The company plans to invest $3.8bn (€2.9bn) to expand their plants in Donaldsonville, Lousisiana, and Port Neal, Iowa, which could increase nitrogen volumes by 25% to 8.5m tons (7.7m tonnes) by 2016.“We’re off to a fast start on our capacity expansion projects. I’m pleased to report that we have applied for our air permits in both Louisiana and Iowa. And as of February 15, a total of $480m has been spent on or committed to these two projects,” said chairman and CEO Stephen Wilson.
“For all of 2013, we expect to invest between $1bn and $1.3bn on capital expenditures for these projects, in addition to the $450m we expect to spend on normal maintenance and existing plant investments.”
CF officials predict that at least 35% of the upgrades could be completed by the close of 2013, with the company focused on an accelerated schedule in order to build future inventories.
“We’re on a very aggressive timetable,” said Wilson. “We want to bring these projects on line as quickly as we can.”
Like many in the industry, CF officials are optimistic about North American spring crops, primarily corn, as they feel farmers will strive for maximum yields resulting in full utilisation rates of crop nutrients, primarily nitrogen products if drought conditions persist through the growing season.

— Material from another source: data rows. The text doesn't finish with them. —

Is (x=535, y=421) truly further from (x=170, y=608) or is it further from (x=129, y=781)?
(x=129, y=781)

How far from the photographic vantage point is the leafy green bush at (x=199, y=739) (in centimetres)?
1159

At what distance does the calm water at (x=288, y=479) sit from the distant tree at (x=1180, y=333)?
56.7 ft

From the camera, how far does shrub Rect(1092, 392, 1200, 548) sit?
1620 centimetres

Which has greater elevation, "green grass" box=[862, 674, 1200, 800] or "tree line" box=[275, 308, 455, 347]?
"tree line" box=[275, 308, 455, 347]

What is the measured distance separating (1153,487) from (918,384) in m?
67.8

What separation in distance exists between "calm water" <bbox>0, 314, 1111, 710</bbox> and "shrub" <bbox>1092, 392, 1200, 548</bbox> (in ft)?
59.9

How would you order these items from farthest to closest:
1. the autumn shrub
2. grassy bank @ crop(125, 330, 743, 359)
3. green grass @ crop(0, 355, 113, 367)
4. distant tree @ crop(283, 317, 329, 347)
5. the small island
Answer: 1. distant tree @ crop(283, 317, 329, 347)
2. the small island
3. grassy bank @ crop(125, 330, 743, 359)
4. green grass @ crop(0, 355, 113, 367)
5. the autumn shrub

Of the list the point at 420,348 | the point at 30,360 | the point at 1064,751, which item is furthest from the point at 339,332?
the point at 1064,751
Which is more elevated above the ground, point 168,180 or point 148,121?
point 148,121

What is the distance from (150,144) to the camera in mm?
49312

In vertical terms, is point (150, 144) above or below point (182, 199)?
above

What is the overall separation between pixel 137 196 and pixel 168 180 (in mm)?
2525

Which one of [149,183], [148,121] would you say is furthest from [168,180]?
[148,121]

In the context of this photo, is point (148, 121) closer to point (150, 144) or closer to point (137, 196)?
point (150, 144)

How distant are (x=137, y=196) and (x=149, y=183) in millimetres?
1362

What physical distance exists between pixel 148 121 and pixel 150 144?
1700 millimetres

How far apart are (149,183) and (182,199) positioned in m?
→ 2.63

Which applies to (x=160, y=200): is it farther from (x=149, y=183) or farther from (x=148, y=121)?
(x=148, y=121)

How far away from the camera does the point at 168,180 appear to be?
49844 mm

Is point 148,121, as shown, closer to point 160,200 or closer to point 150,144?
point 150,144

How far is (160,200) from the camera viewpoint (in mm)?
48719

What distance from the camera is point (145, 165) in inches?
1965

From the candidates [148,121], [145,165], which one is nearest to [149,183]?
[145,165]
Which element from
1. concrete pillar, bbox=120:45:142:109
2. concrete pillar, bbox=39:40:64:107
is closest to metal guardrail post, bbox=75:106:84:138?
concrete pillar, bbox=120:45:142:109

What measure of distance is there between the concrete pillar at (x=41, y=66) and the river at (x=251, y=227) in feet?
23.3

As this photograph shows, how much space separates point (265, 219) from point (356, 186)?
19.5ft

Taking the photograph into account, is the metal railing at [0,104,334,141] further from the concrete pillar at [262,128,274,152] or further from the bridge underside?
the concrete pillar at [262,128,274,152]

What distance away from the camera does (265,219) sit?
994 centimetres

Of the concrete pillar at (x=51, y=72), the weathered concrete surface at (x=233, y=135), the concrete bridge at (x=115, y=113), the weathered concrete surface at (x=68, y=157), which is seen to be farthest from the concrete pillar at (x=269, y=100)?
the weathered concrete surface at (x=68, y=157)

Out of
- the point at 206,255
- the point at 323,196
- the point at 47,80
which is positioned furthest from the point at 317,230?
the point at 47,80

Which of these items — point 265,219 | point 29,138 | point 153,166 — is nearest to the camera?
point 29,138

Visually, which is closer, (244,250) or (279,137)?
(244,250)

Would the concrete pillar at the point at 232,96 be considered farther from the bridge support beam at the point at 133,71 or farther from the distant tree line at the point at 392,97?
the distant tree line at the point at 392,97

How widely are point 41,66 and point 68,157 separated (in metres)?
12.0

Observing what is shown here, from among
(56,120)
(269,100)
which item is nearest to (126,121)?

Company officials estimate the upcoming corn crop would be 97m acres (39m ha), with a forecast yield of 160 bushels/acre.
“Crop economics around the world support our expectations for a great 2013. Tight stocks-to-use ratios and the resulting high crop prices, especially for corn, are expected to cause farmers across North America, Europe, Ukraine and China to plant large acreage to grains,” Wilson said.
“This should result in strong domestic demand for nitrogen in all its forms. We saw that demand reflected in ammonia shipments this past [autumn], and demand this spring should continue to support ammonia pricing.”
Wilson said several factors are contributing to the current nitrogen market conditions, including a lack of urea ammonium nitrate (UAN) imports, lower domestic production and lower-than-normal inventories, which together add up to create the tight supply picture for the first half of 2013.